One of the most surprising revelations of the last few weeks was a report that veteran winger Rick Nash had considered retirement after suffering another concussion late in the season with the Boston Bruins. That idea seemed to be fading as we heard reports of the Columbus Blue Jackets and other teams reaching out to Nash in the free agent interview period, but now Darren Dreger of TSN reports that the 34-year old forward has informed teams he will not sign on July 1st. Nash is still considering whether to play next season, and “didn’t want to further interfere” with the plans of teams looking to improve through free agency.
It’s a classy move by Nash to not make teams wait on him, but it still could throw a wrench into the offseason for some. Should Nash decide that he wants to continue—and all fans of the sport should hope that he remains healthy enough to do so—down the line, there may be little cap room available from some of his biggest suitors. He’s obviously resigned to the fact that he may be weakening his negotiation power by pushing off a decision, but one has to wonder whether he’ll be a late-summer addition to a playoff team. Like acquiring a player at the deadline, it could be a big boost to a team that has lost someone to injury during training camp or has seen a rival load up with key free agents.
Nash recorded the 13th 20-goal season of his career in 2017-18, registering 21 goals in 71 games split between the Bruins and New York Rangers. Though he’s obviously not the dominant offensive player of his youth, he can still skate well enough to contribute at both ends of the ice and remains an effective penalty killer. The fact that he struggled in the playoffs for the Bruins could be due to health concerns, but even then he was still a positive possession player for the team.
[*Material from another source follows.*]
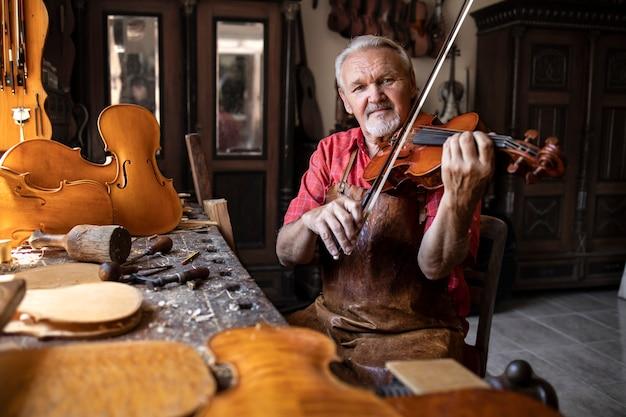 Artesão verificando a qualidade e tocando violino em sua antiga oficina de carpinteiro Foto gratuita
If it is the end of Nash’s career, he’ll go down as one of the better talents of his generation. In 1,060 games he recorded 437 goals and 805 points, won a Rocket Richard trophy for the first of three 40-goal seasons, and three times received Selke votes as one of the league’s best defensive forwards. Selected first-overall by Columbus in 2002, he didn’t see the second round of the playoffs until coming to New York, and was never able to lift the Stanley Cup.